> [Visual spatial reasoning items]
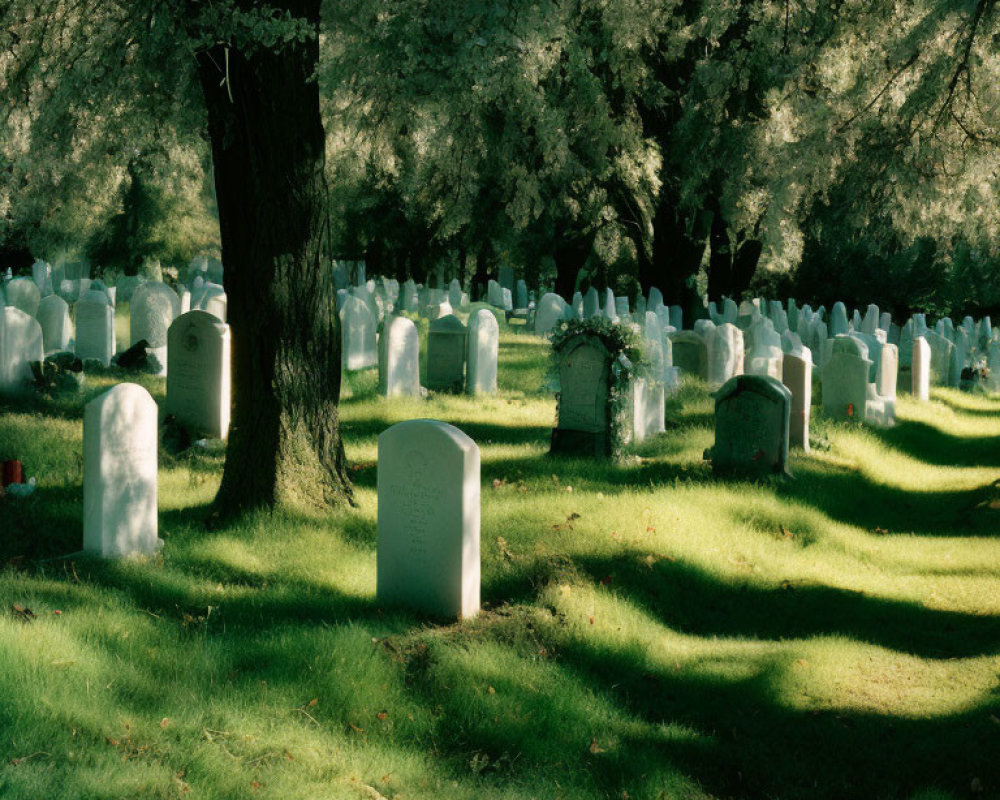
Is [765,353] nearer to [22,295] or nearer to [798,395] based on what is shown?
[798,395]

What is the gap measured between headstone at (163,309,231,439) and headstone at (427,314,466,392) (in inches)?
161

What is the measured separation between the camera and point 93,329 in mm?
14602

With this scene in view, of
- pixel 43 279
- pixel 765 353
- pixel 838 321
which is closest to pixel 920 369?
pixel 765 353

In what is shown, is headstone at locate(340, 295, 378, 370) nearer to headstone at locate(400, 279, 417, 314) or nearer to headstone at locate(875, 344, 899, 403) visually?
headstone at locate(875, 344, 899, 403)

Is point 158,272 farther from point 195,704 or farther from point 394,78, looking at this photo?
point 195,704

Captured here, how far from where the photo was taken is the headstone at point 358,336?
15.8m

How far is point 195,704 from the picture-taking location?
4.90m

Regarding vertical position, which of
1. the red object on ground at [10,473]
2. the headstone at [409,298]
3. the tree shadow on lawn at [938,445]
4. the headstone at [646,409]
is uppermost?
the headstone at [409,298]

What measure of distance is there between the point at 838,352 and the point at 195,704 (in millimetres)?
11852

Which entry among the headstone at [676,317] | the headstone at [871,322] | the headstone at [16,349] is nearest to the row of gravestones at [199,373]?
the headstone at [16,349]

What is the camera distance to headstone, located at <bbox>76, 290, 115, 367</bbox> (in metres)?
14.6

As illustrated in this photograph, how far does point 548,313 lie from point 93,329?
389 inches

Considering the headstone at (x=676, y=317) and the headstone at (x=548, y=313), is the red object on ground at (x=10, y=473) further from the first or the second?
the headstone at (x=676, y=317)

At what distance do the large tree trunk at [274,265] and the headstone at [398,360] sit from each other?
5.34 metres
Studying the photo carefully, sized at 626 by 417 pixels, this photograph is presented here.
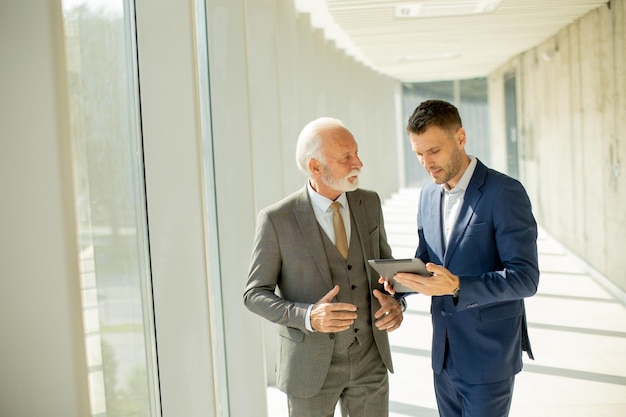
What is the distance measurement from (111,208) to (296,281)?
87 centimetres

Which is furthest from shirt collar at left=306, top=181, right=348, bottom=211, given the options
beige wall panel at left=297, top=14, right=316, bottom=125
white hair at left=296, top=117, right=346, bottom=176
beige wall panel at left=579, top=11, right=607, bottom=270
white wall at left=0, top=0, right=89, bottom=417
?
beige wall panel at left=579, top=11, right=607, bottom=270

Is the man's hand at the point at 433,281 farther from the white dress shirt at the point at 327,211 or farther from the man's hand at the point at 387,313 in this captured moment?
the white dress shirt at the point at 327,211

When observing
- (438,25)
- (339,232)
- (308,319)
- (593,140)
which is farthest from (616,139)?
(308,319)

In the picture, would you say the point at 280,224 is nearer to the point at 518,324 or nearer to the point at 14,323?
the point at 518,324

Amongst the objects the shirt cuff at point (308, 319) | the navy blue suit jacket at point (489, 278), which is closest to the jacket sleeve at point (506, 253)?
the navy blue suit jacket at point (489, 278)

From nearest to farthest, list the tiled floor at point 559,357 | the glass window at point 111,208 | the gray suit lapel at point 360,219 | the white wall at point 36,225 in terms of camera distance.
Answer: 1. the white wall at point 36,225
2. the glass window at point 111,208
3. the gray suit lapel at point 360,219
4. the tiled floor at point 559,357

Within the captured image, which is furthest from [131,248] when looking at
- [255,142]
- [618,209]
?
[618,209]

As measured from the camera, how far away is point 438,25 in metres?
12.0

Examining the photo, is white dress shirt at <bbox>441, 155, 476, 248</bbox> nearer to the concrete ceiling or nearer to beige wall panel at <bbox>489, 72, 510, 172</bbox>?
the concrete ceiling

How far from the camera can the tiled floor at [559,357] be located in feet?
19.5

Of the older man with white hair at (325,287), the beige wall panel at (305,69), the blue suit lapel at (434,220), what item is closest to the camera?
the older man with white hair at (325,287)

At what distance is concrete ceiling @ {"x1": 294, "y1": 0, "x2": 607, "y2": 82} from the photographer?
388 inches

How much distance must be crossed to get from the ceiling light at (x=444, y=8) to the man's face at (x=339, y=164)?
6808 millimetres

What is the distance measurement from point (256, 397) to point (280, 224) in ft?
7.82
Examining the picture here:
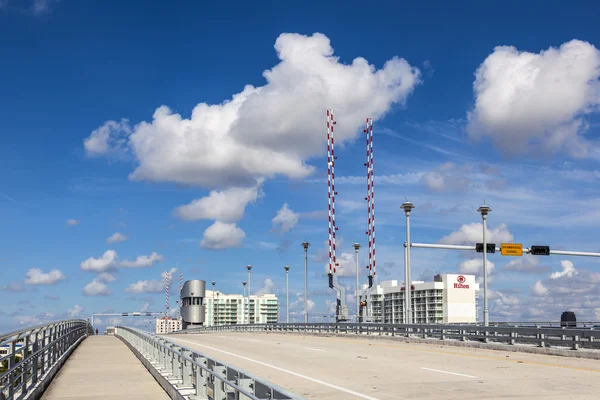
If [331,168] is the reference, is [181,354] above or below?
below

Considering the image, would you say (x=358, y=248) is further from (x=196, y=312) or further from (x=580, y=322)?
(x=196, y=312)

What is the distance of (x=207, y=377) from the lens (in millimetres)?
12602

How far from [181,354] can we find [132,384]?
3.41m

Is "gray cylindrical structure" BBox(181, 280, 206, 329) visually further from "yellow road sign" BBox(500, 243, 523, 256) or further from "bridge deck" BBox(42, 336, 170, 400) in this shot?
"bridge deck" BBox(42, 336, 170, 400)

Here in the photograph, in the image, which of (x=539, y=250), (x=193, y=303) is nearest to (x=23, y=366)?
(x=539, y=250)

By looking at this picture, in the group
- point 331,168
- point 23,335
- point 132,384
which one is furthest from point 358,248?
point 23,335

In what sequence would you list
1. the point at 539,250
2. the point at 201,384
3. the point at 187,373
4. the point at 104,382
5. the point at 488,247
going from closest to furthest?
the point at 201,384, the point at 187,373, the point at 104,382, the point at 488,247, the point at 539,250

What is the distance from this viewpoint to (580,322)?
164 ft

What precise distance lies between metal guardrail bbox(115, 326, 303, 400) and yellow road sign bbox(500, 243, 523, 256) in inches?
1093

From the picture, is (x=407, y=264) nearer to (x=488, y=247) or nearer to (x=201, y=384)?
(x=488, y=247)

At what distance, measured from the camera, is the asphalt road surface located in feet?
48.0

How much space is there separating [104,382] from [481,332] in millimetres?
22928

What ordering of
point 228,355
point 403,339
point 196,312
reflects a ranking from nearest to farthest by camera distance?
point 228,355 → point 403,339 → point 196,312

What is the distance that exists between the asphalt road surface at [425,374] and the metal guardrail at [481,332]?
1.27 meters
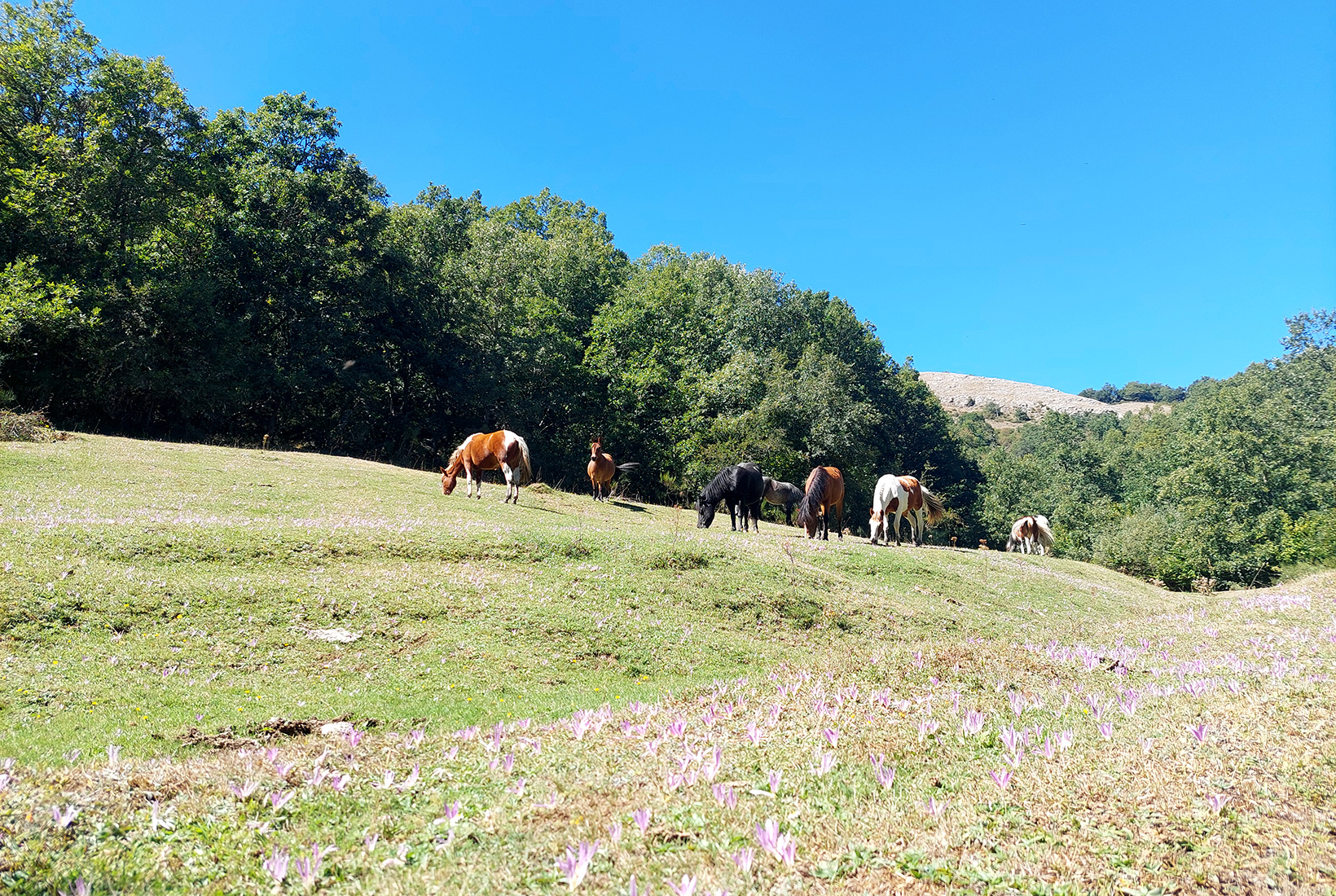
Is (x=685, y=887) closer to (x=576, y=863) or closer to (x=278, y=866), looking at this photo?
(x=576, y=863)

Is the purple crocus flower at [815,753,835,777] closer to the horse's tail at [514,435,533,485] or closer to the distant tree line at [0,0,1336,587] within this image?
the horse's tail at [514,435,533,485]

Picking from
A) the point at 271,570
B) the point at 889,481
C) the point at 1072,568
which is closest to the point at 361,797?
the point at 271,570

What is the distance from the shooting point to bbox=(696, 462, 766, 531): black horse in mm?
26266

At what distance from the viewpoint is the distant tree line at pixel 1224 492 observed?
4841cm

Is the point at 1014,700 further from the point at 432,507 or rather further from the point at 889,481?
the point at 889,481

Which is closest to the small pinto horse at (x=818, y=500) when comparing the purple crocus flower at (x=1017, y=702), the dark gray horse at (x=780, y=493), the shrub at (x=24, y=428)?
the dark gray horse at (x=780, y=493)

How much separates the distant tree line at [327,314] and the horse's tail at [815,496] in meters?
17.8

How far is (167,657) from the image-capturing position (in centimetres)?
848

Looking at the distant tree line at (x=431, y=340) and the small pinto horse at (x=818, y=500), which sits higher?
the distant tree line at (x=431, y=340)

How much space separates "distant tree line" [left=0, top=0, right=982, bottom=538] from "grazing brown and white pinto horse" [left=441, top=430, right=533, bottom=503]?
16.1 m

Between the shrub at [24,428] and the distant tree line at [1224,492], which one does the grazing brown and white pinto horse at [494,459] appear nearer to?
the shrub at [24,428]

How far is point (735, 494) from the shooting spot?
26.2 m

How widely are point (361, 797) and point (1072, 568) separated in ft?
97.3

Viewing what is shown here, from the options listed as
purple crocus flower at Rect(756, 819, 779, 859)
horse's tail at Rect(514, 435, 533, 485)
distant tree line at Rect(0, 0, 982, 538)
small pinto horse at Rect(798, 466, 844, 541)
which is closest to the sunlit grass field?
purple crocus flower at Rect(756, 819, 779, 859)
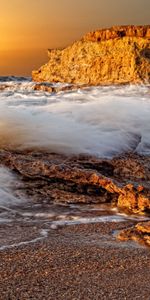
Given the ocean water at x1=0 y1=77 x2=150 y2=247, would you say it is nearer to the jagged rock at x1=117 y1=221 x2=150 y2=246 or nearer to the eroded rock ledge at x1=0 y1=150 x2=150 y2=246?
the eroded rock ledge at x1=0 y1=150 x2=150 y2=246

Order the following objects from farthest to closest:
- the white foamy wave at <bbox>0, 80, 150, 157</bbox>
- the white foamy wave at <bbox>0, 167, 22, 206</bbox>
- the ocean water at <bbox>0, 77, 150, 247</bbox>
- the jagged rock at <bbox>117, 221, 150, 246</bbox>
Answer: the white foamy wave at <bbox>0, 80, 150, 157</bbox> → the white foamy wave at <bbox>0, 167, 22, 206</bbox> → the ocean water at <bbox>0, 77, 150, 247</bbox> → the jagged rock at <bbox>117, 221, 150, 246</bbox>

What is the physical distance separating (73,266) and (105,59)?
29449 millimetres

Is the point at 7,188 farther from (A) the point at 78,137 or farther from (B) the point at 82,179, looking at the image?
(A) the point at 78,137

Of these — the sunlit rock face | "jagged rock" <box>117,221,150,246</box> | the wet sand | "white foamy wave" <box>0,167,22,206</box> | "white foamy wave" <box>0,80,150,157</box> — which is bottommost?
the wet sand

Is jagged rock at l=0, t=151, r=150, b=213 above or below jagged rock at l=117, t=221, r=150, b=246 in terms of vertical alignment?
above

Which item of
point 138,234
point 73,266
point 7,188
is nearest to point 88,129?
point 7,188

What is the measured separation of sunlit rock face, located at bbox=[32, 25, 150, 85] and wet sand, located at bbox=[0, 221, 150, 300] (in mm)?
25109

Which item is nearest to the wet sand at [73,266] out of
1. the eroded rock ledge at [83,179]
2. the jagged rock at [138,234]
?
the jagged rock at [138,234]

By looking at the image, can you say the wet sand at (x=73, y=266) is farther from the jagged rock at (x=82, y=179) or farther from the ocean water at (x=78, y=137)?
the jagged rock at (x=82, y=179)

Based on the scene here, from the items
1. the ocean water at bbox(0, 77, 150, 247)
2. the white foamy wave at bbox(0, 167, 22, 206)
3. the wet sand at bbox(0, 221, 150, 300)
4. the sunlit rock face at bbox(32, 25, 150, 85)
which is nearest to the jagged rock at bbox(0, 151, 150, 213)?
the white foamy wave at bbox(0, 167, 22, 206)

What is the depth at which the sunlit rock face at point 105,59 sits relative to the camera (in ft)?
100

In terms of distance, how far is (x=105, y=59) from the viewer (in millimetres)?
32812

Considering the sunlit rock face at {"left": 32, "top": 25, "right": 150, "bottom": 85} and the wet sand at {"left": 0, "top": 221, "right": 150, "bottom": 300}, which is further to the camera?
the sunlit rock face at {"left": 32, "top": 25, "right": 150, "bottom": 85}

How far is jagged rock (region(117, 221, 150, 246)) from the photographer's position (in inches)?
211
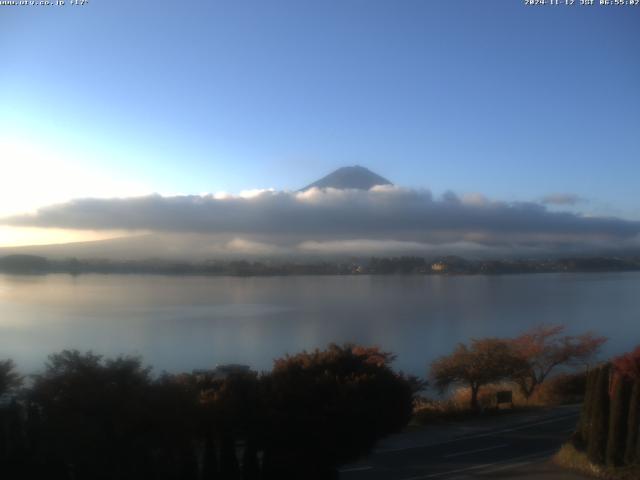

> [SET PROBLEM] Please lay out the data as a Markdown table with the columns Row and Line, starting at the line that contains "How much space is" and ending after the line that contains "point 228,355 → point 403,339 → point 196,312". Number each line in Row, and skip blank lines.

> [TASK ANSWER]
| Row | Line |
|---|---|
| 1 | How much space is there separating [104,382] from [481,332] in millimetres? |
| 2 | 22928 |
| 3 | What ordering of |
| 4 | point 228,355 |
| 5 | point 403,339 |
| 6 | point 196,312 |
| 7 | reflects a ranking from nearest to farthest by camera distance? |
| 8 | point 228,355 → point 403,339 → point 196,312 |